Please reproduce the excerpt below about Edwards's challenge to Wynn word for word, from its first sentence to its last.

__EXCERPTED TEXT__:
....
The anti-war challenge by Edwards in 2006 drew national attention to the district that includes portions of Prince George's and Montgomery counties. Months of hammering Wynn for his support of the Iraq invasion and Republican bills on energy and bankruptcy brought Edwards just 2,731 votes shy of winning the Democratic nomination.

Now, she will learn if her critique resonates against an incumbent who has responded to the close call by reaching out to disaffected constituents. Since the primary, Wynn has repositioned himself as one of the most vocal congressional critics of the war; he was an early co-sponsor of the bill by Rep. Dennis J. Kucinich to impeach Cheney, contending that he made misleading statements before the invasion.

"I've addressed some of the mistakes that I've made," Wynn says.

Edwards says it isn't enough.

"Frankly, if I had not run and challenged the congressman on his performance and on his voting record for this congressional district, he wouldn't have moved where he is now," she says. "Do you want somebody who waits until they're pushed up against a wall to do the right thing, or do you want somebody who understands what it takes to lead?"

Edwards says she would not vote for continued war funding. She speaks of providing universal health insurance, allowing homeowners in bankruptcy to renegotiate their mortgages and promoting America's energy independence.

"It takes somebody like me, who is used to standing up on behalf of the public interest and fighting for ordinary people," she says.

Legislative success

She points to her work to push the federal Violence Against Women Act of 1994 as the founding executive director of the National Network to End Domestic Violence and for campaign finance reform as an attorney with Public Citizen and later as executive director of the Center for a New Democracy.
....
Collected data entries
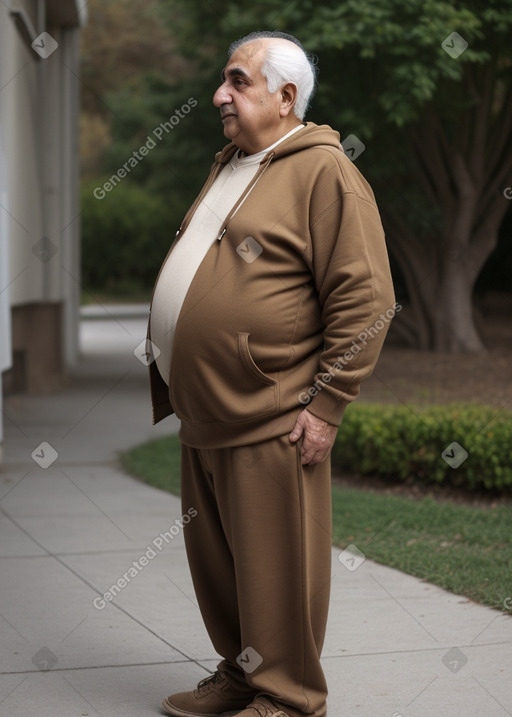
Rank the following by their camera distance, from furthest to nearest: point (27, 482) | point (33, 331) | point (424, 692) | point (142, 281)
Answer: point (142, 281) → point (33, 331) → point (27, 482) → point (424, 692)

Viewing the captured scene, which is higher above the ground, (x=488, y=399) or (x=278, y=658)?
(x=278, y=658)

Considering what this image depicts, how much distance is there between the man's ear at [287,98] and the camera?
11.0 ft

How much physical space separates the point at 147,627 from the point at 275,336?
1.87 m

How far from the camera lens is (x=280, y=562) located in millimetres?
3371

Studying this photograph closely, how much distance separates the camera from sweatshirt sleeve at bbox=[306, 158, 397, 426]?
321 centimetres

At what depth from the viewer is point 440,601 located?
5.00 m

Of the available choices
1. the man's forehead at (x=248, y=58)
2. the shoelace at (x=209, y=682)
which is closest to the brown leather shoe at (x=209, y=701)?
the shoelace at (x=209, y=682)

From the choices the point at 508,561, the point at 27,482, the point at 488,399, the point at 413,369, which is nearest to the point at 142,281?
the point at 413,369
....
__ANSWER TO THIS EXERCISE__:
The anti-war challenge by Edwards in 2006 drew national attention to the district that includes portions of Prince George's and Montgomery counties. Months of hammering Wynn for his support of the Iraq invasion and Republican bills on energy and bankruptcy brought Edwards just 2,731 votes shy of winning the Democratic nomination.

Now, she will learn if her critique resonates against an incumbent who has responded to the close call by reaching out to disaffected constituents. Since the primary, Wynn has repositioned himself as one of the most vocal congressional critics of the war; he was an early co-sponsor of the bill by Rep. Dennis J. Kucinich to impeach Cheney, contending that he made misleading statements before the invasion.

"I've addressed some of the mistakes that I've made," Wynn says.

Edwards says it isn't enough.

"Frankly, if I had not run and challenged the congressman on his performance and on his voting record for this congressional district, he wouldn't have moved where he is now," she says. "Do you want somebody who waits until they're pushed up against a wall to do the right thing, or do you want somebody who understands what it takes to lead?"

Edwards says she would not vote for continued war funding. She speaks of providing universal health insurance, allowing homeowners in bankruptcy to renegotiate their mortgages and promoting America's energy independence.

"It takes somebody like me, who is used to standing up on behalf of the public interest and fighting for ordinary people," she says.

Legislative success

She points to her work to push the federal Violence Against Women Act of 1994 as the founding executive director of the National Network to End Domestic Violence and for campaign finance reform as an attorney with Public Citizen and later as executive director of the Center for a New Democracy.